### TASK INPUT
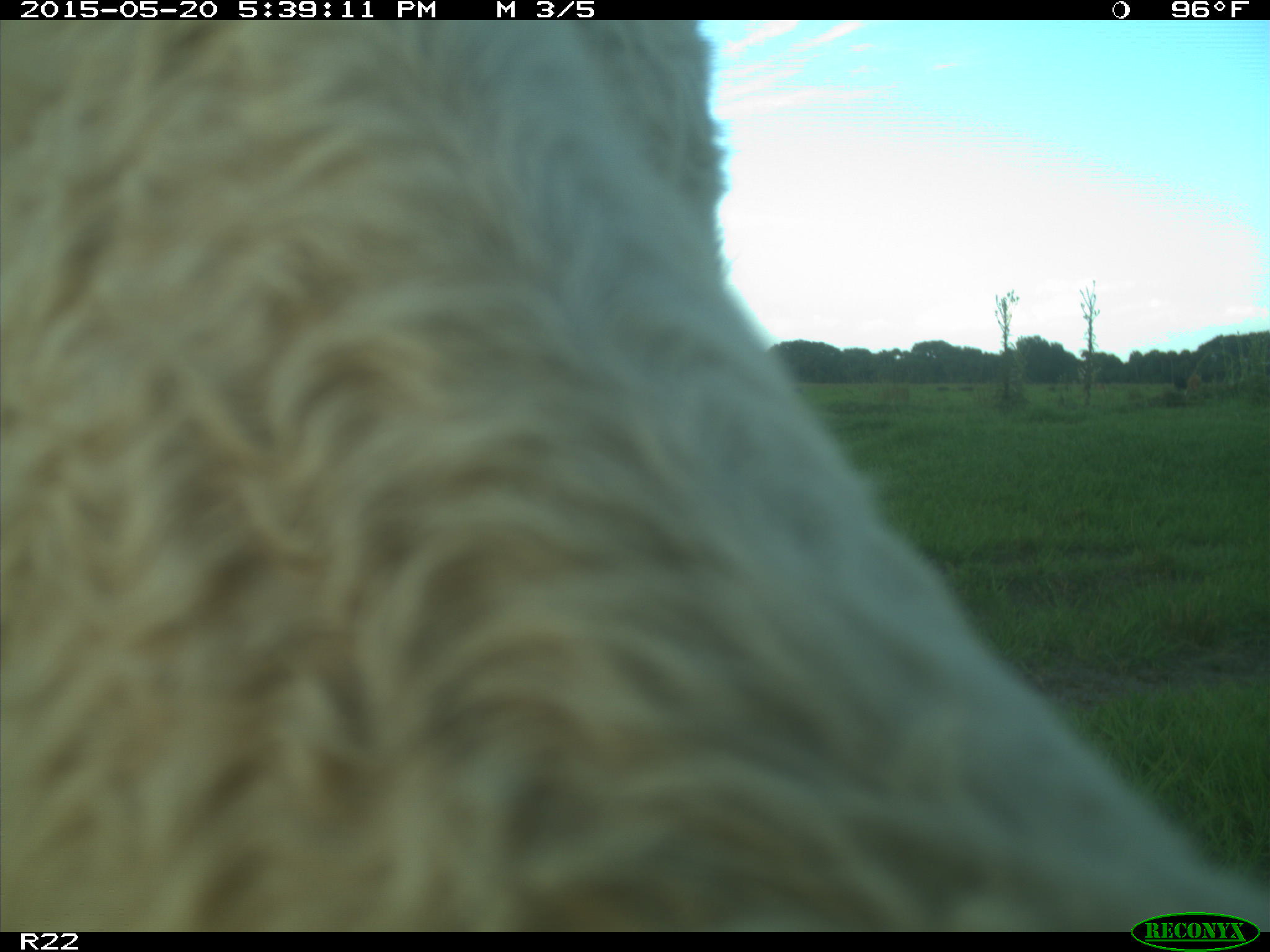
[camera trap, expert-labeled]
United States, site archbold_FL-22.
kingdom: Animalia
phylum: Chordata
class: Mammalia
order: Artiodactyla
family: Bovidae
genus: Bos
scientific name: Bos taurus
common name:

### WHAT YOU WILL DO
Reproduce the data above exactly, leaving out any picture in it.

### COMPLETED TASK
[camera trap, expert-labeled]
United States, site archbold_FL-22.
kingdom: Animalia
phylum: Chordata
class: Mammalia
order: Artiodactyla
family: Bovidae
genus: Bos
scientific name: Bos taurus
common name:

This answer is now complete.